映画『国宝』が大ヒットしているようです。興行収入は歴代トップに迫る勢いです。私も鑑賞し、上映時間が3時間を超える長さはやはり堪えましたが、内容はやはり面白くて満足しました。
さて、今回、audibleで『国宝』を聴いてみました。上下に分かれており、上だけで10時間32分の長さです。私は1.5倍速で7時間で聴き終わりました。30分ずつを14日間です。『国宝』の映画とaudibleを併せて視聴して気付いたことを以下に記します。
徳次:映画では削られた熱き相棒
主人公の喜久雄は長崎の極道の家に生まれましたが、中学のとき組の抗争で父が他界し、その後大阪の歌舞伎役者・花井家で修行を積みます。映画には冒頭部分だけに出ていた登場人物で、長崎の組の若い衆の徳次(とくじ)という人物が、audible版では、この徳次が大阪の修行時代にも、その後の青年時代にも登場して喜久雄を支えます。

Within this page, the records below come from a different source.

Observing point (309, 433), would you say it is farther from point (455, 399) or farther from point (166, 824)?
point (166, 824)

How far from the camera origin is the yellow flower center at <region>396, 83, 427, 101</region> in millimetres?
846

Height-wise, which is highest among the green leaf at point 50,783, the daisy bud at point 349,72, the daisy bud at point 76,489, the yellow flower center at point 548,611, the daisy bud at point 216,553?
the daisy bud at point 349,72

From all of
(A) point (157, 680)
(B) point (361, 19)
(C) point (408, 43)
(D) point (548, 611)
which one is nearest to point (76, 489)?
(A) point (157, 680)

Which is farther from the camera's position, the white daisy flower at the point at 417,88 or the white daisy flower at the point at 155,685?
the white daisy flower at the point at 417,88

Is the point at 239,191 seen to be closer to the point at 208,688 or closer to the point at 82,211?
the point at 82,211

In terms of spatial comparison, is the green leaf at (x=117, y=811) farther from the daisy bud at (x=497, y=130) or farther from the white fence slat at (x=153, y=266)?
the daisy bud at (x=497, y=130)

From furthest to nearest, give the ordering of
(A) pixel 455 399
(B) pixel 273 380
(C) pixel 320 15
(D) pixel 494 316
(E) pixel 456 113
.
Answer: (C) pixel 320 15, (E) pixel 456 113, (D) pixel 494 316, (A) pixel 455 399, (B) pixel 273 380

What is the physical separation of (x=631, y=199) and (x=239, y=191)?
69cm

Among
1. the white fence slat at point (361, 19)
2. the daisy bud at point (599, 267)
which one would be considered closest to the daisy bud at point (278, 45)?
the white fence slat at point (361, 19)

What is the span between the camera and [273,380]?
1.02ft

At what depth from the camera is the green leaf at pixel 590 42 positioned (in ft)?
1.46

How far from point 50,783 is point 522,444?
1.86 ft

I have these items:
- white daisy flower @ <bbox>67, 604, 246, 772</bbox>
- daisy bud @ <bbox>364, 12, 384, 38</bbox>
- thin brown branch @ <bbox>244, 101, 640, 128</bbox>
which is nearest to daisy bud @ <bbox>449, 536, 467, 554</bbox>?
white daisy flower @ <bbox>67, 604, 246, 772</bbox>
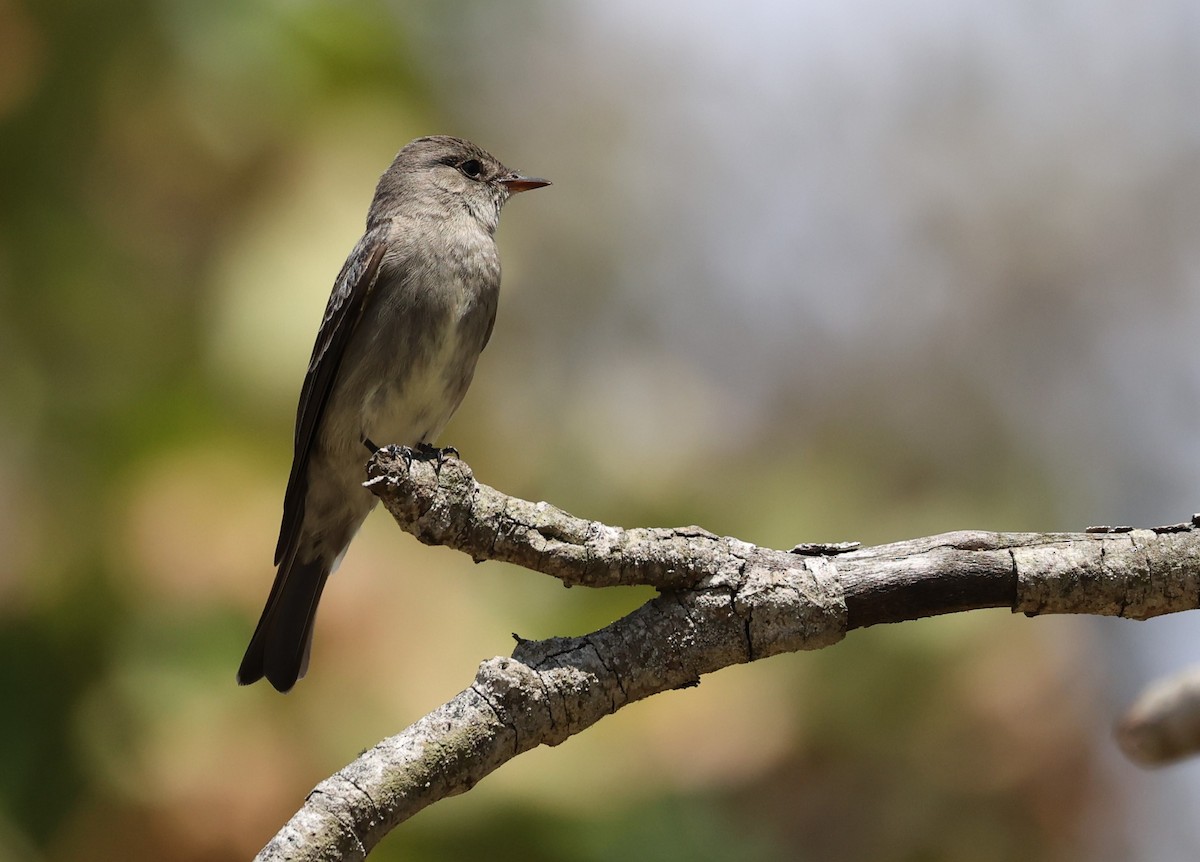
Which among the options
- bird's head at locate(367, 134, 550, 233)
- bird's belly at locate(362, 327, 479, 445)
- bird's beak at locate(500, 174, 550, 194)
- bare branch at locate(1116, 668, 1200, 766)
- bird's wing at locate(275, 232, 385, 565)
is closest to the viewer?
bare branch at locate(1116, 668, 1200, 766)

徳次の出番が映画版では冒頭だけになったというところに、映画版を作る段階の苦労が分かるような気がします。audible版では徳次のエピソードがかなりのボリュームで描かれていて、その破天荒さが笑え、喜久雄を「坊っちゃん」と呼んで支える熱いキャラクターです。映画の時間短縮のために、徳次のエピソードが大胆に省略されていることが分かります。それでも3時間になってしまっているところに、『国宝』の原作のボリュームの分厚さを感じることができました。
人間国宝・万菊の言葉、映画とAudibleで異なる相手
映画では、落ち目になった喜久雄が地方公演をしていたとき、人間国宝の小野川万菊が喜久雄を呼び出し、「あなた歌舞伎が憎くて仕方ないんでしょう、でもそれでいいの、それでもやるの」と声をかけ、これをきっかけとして喜久雄が復活していきます。
しかし、audible版では違いました。喜久雄のライバルである花井家の御曹司の俊介に、この言葉をかけているのです。今回audible版を聴いて、このことが一番驚きました。俊介は花井半次郎の3代目を喜久雄に奪われたことにショックを受けて消息不明になります。Audible版では10年後に発見されたとき、万菊はこの言葉を俊介にかけました。
audble版を聴いてみて、①徳次という登場人物の出番がバッサリと減っていた。②万菊が「あなた歌舞伎が憎くて仕方ないんでしょう、でもそれでいいの、それでもやるの」という言葉をかけたのは喜久雄ではなく俊介だった、ということを発見しました。映画版は、徳次という登場人物が活躍しなかったことによって、喜久雄と俊介という2人のライバル・友情のストーリーという特徴が強まりました。そして、万菊が喜久雄の復活を後押ししたという流れに切り替わった、ということが見えてきました。
audible版の下で、どのような展開があるのかを聴いてみたいと思います。
また、映画を観られた方は、audible版や原作小説もありますので、『国宝』の余韻を楽しんでみられることをおすすめします。